THE TASK:
Starting from the line containing "Is decorative stone", write out every remaining line exactly, the last one included.

DATASET EXTRACT:
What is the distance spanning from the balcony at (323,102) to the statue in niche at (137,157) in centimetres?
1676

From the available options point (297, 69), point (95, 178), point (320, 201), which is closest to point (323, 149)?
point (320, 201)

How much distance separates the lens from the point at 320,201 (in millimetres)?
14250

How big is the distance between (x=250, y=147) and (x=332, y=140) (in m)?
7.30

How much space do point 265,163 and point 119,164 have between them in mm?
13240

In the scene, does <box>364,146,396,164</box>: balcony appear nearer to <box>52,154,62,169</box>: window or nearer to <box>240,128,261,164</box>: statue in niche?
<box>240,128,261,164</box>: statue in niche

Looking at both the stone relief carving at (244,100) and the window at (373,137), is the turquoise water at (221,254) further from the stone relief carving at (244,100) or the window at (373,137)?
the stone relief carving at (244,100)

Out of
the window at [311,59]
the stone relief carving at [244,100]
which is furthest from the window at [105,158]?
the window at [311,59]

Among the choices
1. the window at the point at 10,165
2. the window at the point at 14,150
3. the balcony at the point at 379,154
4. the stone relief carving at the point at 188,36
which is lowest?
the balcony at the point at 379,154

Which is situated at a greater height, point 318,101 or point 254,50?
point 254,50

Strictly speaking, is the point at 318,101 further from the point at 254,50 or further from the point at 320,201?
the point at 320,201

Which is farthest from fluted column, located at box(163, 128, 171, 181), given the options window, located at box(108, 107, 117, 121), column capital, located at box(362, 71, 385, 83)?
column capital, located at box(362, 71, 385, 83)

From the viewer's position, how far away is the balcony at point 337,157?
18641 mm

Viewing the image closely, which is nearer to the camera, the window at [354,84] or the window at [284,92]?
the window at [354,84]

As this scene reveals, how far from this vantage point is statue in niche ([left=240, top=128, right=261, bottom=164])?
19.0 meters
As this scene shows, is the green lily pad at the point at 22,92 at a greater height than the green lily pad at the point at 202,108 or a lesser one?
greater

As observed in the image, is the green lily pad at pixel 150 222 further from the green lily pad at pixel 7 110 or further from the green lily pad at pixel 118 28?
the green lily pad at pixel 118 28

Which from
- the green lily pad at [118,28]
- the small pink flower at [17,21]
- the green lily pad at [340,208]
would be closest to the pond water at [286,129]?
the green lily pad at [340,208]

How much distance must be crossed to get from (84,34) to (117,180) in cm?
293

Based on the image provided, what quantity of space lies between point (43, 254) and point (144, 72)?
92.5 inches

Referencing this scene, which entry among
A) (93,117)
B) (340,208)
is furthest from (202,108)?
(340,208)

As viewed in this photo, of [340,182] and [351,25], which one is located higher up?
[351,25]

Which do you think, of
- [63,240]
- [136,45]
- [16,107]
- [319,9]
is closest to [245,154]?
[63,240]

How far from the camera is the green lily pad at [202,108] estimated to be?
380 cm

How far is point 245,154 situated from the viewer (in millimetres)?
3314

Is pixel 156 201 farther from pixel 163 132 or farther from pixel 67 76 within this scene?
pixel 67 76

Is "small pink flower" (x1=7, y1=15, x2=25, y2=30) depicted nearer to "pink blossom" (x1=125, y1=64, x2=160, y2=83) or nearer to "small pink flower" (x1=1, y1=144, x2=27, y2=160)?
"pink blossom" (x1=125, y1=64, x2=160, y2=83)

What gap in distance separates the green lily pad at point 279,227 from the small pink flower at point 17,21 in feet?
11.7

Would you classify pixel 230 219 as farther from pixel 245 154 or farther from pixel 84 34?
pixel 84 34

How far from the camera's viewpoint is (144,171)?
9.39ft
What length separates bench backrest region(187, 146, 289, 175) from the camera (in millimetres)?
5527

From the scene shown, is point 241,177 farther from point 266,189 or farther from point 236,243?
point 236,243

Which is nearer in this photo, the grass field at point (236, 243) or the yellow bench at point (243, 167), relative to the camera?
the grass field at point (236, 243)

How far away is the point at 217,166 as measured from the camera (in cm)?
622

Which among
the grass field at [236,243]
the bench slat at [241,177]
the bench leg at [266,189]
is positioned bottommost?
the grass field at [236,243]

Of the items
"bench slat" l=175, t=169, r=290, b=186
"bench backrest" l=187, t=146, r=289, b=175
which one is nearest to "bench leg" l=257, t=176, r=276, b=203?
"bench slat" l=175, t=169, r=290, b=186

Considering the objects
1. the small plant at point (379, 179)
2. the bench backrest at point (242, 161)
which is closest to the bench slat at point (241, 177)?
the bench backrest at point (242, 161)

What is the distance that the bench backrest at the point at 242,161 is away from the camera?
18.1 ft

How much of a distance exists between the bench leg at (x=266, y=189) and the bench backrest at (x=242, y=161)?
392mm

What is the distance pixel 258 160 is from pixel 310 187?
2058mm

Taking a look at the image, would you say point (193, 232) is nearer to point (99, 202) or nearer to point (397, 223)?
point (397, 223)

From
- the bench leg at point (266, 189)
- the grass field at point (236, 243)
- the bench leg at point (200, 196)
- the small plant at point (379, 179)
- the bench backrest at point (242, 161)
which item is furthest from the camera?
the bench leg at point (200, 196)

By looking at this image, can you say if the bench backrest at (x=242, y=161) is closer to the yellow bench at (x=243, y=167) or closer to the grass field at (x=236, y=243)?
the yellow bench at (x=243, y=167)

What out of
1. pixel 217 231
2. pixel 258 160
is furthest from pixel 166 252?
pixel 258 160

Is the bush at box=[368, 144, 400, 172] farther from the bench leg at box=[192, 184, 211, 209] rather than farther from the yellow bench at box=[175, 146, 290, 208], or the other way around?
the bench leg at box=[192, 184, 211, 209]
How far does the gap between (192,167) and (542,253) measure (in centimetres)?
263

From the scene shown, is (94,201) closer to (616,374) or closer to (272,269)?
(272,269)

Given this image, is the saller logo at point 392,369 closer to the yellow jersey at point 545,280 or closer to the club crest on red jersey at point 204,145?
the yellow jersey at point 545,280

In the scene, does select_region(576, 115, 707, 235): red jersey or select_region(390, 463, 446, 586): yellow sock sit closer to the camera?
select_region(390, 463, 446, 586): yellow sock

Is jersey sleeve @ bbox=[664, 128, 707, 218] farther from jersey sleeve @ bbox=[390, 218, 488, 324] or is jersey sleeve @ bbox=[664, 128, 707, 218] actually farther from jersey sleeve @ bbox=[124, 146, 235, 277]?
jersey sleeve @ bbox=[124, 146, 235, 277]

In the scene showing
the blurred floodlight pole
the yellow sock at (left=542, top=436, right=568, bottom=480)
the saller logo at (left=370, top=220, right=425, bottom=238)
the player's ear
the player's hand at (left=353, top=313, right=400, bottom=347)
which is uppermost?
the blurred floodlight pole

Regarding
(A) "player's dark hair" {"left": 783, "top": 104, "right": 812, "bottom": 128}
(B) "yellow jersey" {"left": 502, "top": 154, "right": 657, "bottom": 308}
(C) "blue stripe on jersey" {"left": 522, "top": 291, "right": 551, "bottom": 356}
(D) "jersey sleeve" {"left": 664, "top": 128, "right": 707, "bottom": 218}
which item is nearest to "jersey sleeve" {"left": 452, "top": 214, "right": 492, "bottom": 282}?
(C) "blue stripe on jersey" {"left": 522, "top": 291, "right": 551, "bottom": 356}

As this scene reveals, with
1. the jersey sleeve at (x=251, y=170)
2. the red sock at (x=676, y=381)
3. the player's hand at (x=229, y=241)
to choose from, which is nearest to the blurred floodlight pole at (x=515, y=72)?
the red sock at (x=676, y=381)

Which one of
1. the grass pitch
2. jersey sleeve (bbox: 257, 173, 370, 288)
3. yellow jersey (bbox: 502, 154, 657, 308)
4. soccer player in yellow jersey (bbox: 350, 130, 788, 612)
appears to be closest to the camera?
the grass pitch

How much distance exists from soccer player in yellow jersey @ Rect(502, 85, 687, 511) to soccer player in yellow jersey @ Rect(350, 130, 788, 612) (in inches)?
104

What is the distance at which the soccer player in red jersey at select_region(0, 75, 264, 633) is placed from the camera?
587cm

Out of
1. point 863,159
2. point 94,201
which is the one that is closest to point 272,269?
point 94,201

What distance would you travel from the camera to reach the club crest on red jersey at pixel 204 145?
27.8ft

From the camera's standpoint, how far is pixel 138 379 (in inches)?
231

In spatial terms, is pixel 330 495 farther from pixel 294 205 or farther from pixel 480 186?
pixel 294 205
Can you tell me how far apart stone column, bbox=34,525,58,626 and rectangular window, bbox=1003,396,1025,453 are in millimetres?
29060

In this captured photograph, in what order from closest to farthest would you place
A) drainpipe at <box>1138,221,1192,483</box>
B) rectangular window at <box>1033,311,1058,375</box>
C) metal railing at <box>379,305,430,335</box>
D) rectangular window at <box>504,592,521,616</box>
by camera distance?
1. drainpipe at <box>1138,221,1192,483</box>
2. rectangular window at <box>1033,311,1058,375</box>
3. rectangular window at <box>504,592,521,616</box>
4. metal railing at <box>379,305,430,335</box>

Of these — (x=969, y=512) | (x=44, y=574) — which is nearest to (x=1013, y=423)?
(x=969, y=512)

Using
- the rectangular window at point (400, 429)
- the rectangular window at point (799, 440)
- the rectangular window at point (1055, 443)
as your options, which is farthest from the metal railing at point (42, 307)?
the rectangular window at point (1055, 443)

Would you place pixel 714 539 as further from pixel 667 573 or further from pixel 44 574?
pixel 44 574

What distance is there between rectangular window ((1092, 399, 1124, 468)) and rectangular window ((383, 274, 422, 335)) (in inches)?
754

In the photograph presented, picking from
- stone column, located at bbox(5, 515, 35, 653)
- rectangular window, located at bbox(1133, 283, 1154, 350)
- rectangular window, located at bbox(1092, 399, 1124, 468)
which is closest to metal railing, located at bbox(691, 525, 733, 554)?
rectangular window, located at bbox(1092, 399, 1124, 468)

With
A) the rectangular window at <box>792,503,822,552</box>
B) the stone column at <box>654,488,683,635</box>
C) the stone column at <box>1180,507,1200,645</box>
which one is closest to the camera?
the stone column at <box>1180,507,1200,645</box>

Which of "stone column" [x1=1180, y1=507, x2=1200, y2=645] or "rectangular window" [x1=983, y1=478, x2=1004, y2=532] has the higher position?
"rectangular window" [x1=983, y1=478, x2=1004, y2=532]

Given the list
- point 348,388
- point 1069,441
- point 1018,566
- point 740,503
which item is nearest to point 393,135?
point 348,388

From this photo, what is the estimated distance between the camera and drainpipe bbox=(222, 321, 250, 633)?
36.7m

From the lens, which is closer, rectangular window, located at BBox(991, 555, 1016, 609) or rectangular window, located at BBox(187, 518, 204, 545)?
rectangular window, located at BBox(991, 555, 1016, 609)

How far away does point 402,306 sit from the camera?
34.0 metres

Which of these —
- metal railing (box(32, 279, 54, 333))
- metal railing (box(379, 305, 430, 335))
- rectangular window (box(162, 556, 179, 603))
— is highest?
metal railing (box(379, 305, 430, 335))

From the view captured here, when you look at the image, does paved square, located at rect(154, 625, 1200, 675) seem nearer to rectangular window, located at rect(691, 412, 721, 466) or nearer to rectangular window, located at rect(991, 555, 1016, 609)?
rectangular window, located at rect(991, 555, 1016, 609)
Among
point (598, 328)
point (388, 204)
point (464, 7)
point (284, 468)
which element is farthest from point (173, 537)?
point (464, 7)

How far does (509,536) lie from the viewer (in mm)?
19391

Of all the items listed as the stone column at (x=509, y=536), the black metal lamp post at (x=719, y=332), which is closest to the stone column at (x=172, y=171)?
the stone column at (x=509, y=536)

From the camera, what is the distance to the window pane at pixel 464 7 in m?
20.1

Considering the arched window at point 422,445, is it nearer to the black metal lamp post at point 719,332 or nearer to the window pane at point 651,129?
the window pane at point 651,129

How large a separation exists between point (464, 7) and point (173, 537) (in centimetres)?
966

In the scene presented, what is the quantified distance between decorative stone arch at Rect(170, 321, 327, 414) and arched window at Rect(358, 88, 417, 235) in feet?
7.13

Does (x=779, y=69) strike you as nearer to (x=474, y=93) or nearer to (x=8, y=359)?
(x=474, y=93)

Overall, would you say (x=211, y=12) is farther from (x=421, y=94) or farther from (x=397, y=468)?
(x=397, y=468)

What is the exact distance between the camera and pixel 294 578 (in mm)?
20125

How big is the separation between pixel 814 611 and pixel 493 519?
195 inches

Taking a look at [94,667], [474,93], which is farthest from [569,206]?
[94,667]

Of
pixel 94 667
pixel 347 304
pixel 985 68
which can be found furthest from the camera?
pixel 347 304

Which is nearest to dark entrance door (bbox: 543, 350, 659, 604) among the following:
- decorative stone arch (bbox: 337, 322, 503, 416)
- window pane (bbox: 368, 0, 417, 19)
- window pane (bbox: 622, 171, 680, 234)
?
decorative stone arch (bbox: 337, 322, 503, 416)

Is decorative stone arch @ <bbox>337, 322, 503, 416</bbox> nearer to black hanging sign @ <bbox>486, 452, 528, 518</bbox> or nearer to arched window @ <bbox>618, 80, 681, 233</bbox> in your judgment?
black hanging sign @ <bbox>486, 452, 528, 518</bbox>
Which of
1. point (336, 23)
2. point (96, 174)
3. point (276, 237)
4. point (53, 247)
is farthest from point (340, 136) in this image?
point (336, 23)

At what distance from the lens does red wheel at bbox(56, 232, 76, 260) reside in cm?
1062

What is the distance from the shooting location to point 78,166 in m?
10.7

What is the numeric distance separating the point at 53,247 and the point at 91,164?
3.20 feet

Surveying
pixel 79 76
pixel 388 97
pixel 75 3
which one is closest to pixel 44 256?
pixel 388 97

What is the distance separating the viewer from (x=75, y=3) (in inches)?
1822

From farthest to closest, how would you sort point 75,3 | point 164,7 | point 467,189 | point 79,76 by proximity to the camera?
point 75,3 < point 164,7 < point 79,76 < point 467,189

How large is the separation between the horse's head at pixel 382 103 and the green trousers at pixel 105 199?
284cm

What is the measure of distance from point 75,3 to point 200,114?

COMPLETED TASK:
Is decorative stone arch @ <bbox>337, 322, 503, 416</bbox> nearer to black hanging sign @ <bbox>486, 452, 528, 518</bbox> or nearer to arched window @ <bbox>618, 80, 681, 233</bbox> in your judgment?
black hanging sign @ <bbox>486, 452, 528, 518</bbox>
Which of
1. point (336, 23)
2. point (96, 174)
3. point (276, 237)
4. point (53, 247)
is farthest from point (340, 136) in this image?
point (336, 23)

At what distance from the lens does red wheel at bbox(56, 232, 76, 260) reside in cm?
1062

What is the distance from the shooting location to point 78,166 in m?
10.7

What is the numeric distance separating the point at 53,247 and the point at 91,164?
3.20 feet

Surveying
pixel 79 76
pixel 388 97
pixel 75 3
which one is closest to pixel 44 256?
pixel 388 97

What is the distance separating the viewer from (x=75, y=3) (in inches)?
1822

From farthest to closest, how would you sort point 75,3 | point 164,7 | point 467,189 | point 79,76 by proximity to the camera?
point 75,3 < point 164,7 < point 79,76 < point 467,189

How large is the separation between the horse's head at pixel 382 103 and the green trousers at pixel 105 199?
284cm

What is the measure of distance from point 75,3 to point 200,114?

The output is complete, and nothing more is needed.